At a time when no one expected it, the relationship between President Donald Trump and French President Emmanuel Macron got off to a strong start. Not only did the two leaders click on a personal basis, but contrary to many of its European neighbors, France has primarily approached the stormy American president with pragmatism and benevolence. Trump’s interest-driven “America First” foreign policy, which signaled a repositioning of the United States away from democracy promotion and neoconservative interventionism, suited France’s realist approach to the world order. It came at a particularly favorable time for French-American bilateral relations. Over the past decade, France and the United States have enjoyed an excellent defense and security relationship, forged in their common counterterrorism efforts in the Levant and Africa.
Yet, the quality of the French-American bilateral relationship cannot conceal the fact that shared interests and personal connections have not helped to tame the effects of an isolationist and protectionist American foreign policy, nor has it translated into any advancement of multilateral causes or prevented inopportune American meddling in European foreign and internal policies.
At this juncture, France is trying to balance the advantages of a close relationship with an indispensable ally in the fight against terrorism with the reality of a reluctant and disruptive partner that pursues its narrow interests, ignorant to the history of allies and even to the long-term systemic effects on the post-World War II world order.
There is a path forward for France, along with European partners, in dealing with the Trump administration and a more selfish America. It consists of a durable balancing act between interests and principles, national independence and European solidarity, short-term objectives and long-term ambitions. A revamped French strategy for dealing with Trump’s America should be focused on uniting and empowering Europe, taking some distance from the U.S. president, preserving institutions through reform and innovation, and keeping the door open to a healthier relationship with the United States down the line.

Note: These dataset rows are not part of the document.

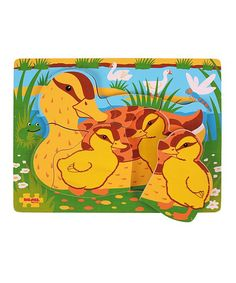 Bigjigs Toys Mum & Baby Duck Chunky Puzzle | zulily
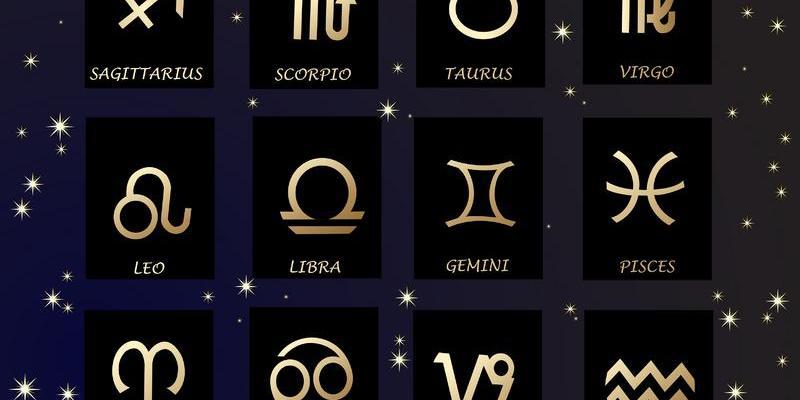 Western Astrology 2015 Apanache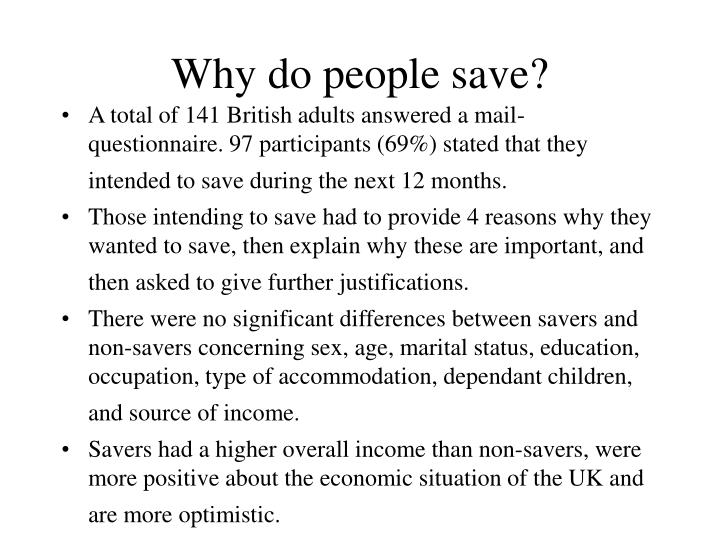 Why do people save?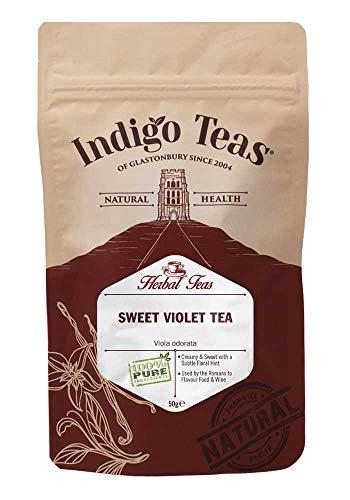 Indigo Herbs Veilchentee 50g (Sweet Violet)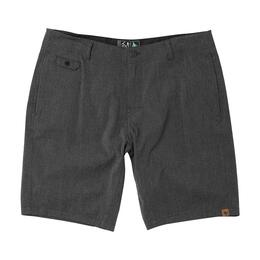 Hippy Tree Men's Ranger Shorts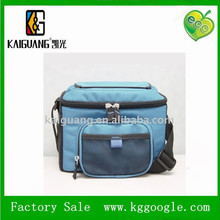 promotion cooler bag for outdoor ice bag sales lunch cooler bag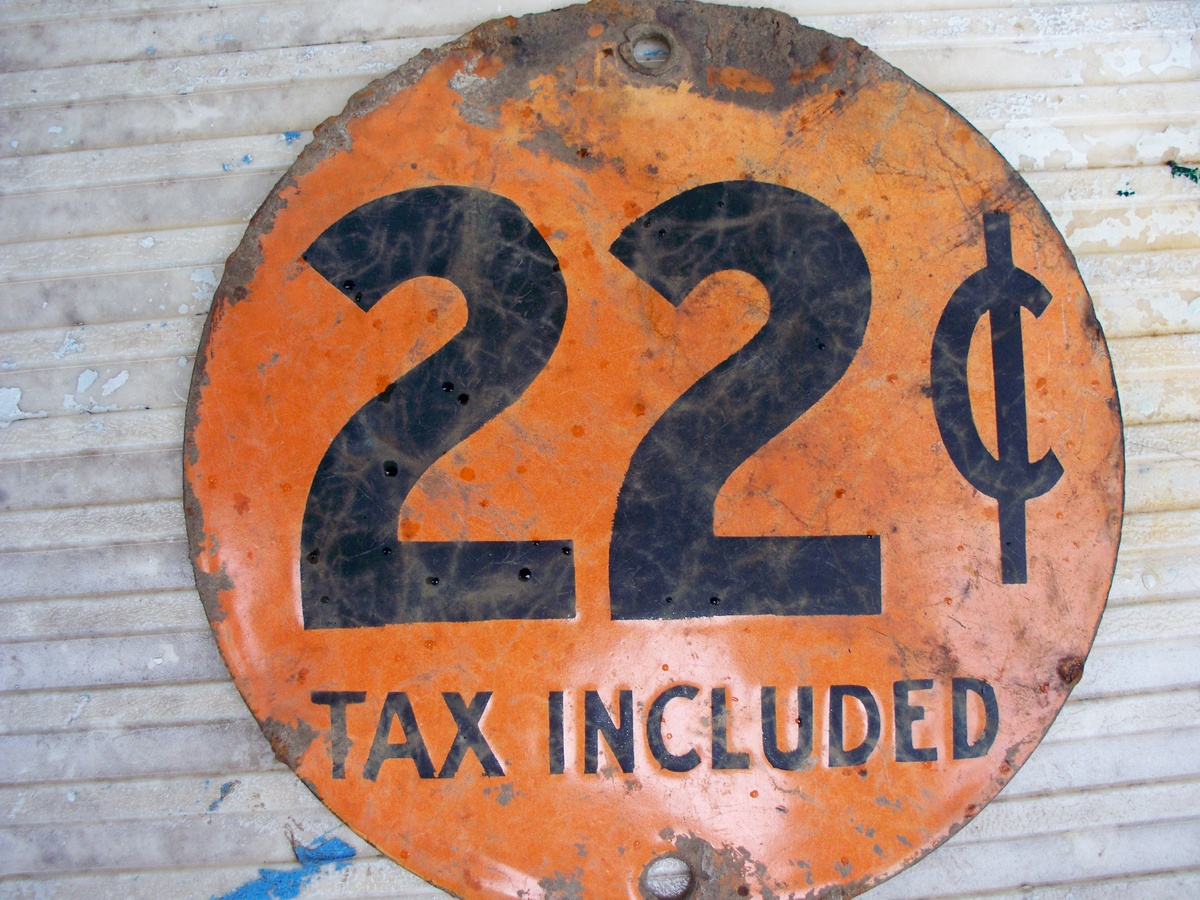 Old Round Disc 22 Cent Incl Tax And 22 12 Cents Incl Tax On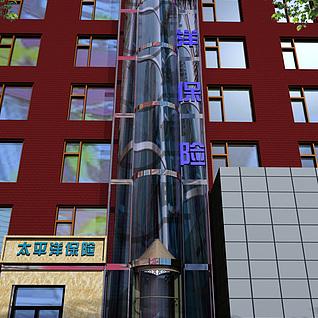 室外景观电梯3d模型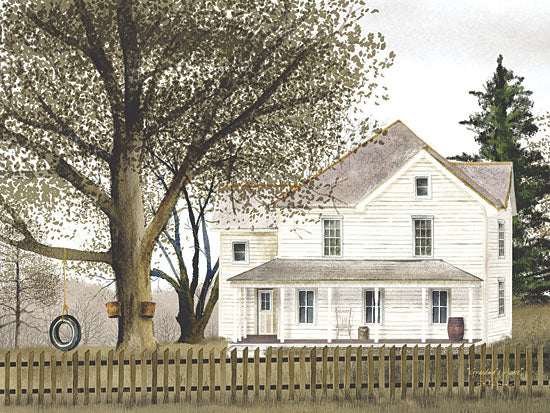 Billy Jacobs BJ108 - Grandma's House  - House, Tree, Swing, Fence, Mable Syrup from Penny Lane Publishing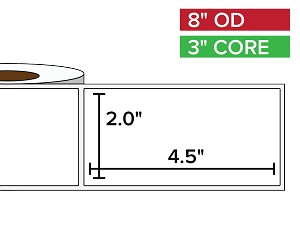 Rectangular Labels, Matte BOPP (poly) | 2 x 4.5 inches | 3 in. core, 8 in. outside diameter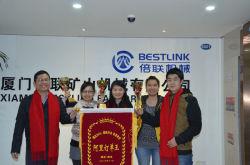 Bestlink Business Elite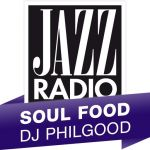 jazz-radio-soul-food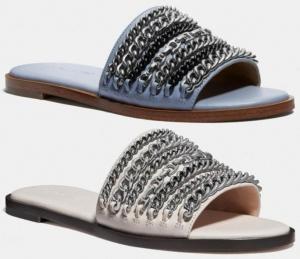 ihocon: Coach hayden flat sandal 女鞋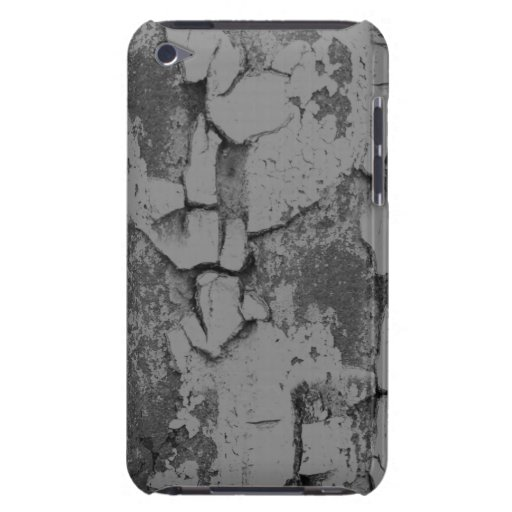 Ipod Touch Cracked Sidewalk iPod Case-Mate Cases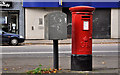 J3471 : Pillar box and drop box, Belfast by Albert Bridge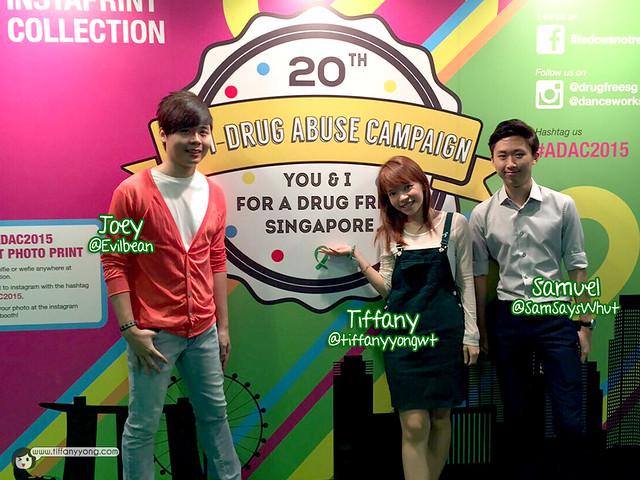 ADAC 2015 bloggers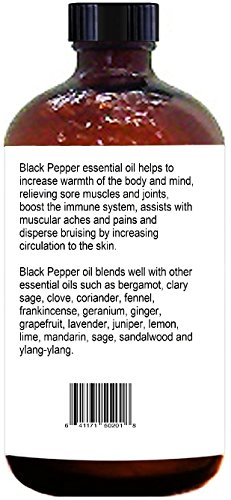 Black-Pepper-Essential-Oil-From-Majestic-Pure-4-fl-oz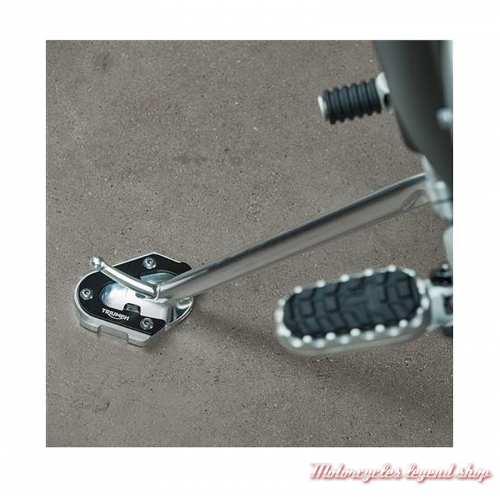 Extention de bequille pour Scrambler XC et XE Triumph, visuel, A9770180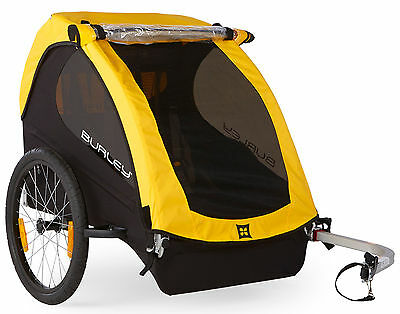 Burley Bee Compact Fold Bike Bicycle Trailer Wagon For 1 or 2 Kids Child Yellow
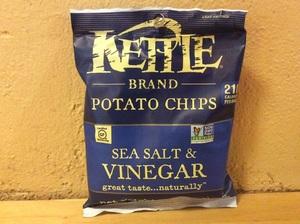 Kettle SS & Vinegar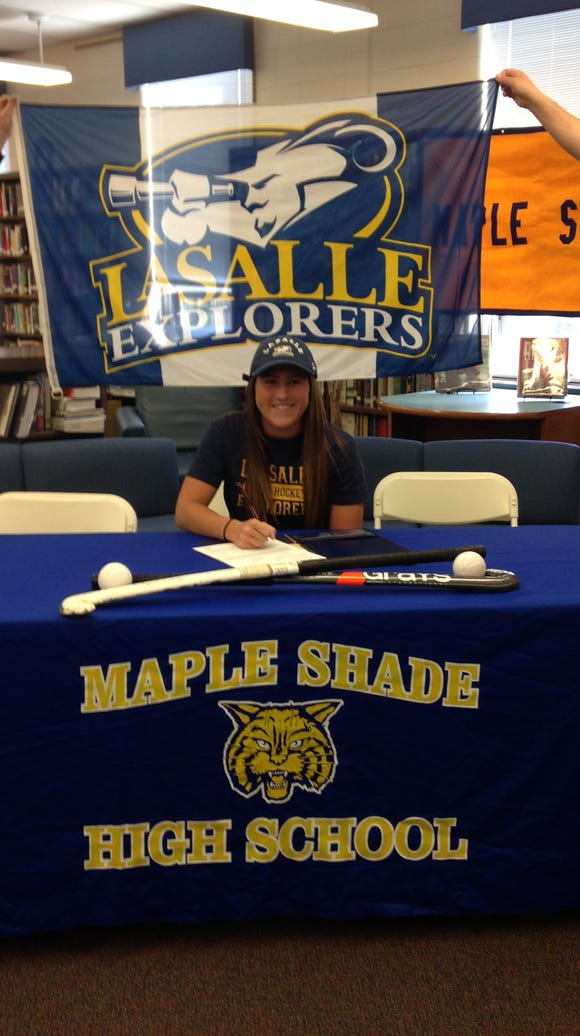 Mackenzie Karcher of Maple Shade signs with La Salle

As Europeans start taking in the reality of increasing global multipolarity, whereby an aggressive United States continues to dominate, they will have to balance between two parallel roads. They will have to not only gain strategic autonomy to protect themselves against great power competition, but also find partners among like-minded powers (such as Japan, Australia, South Korea, Canada) to hold the fort of multilateralism and international law until a more cooperative United States returns.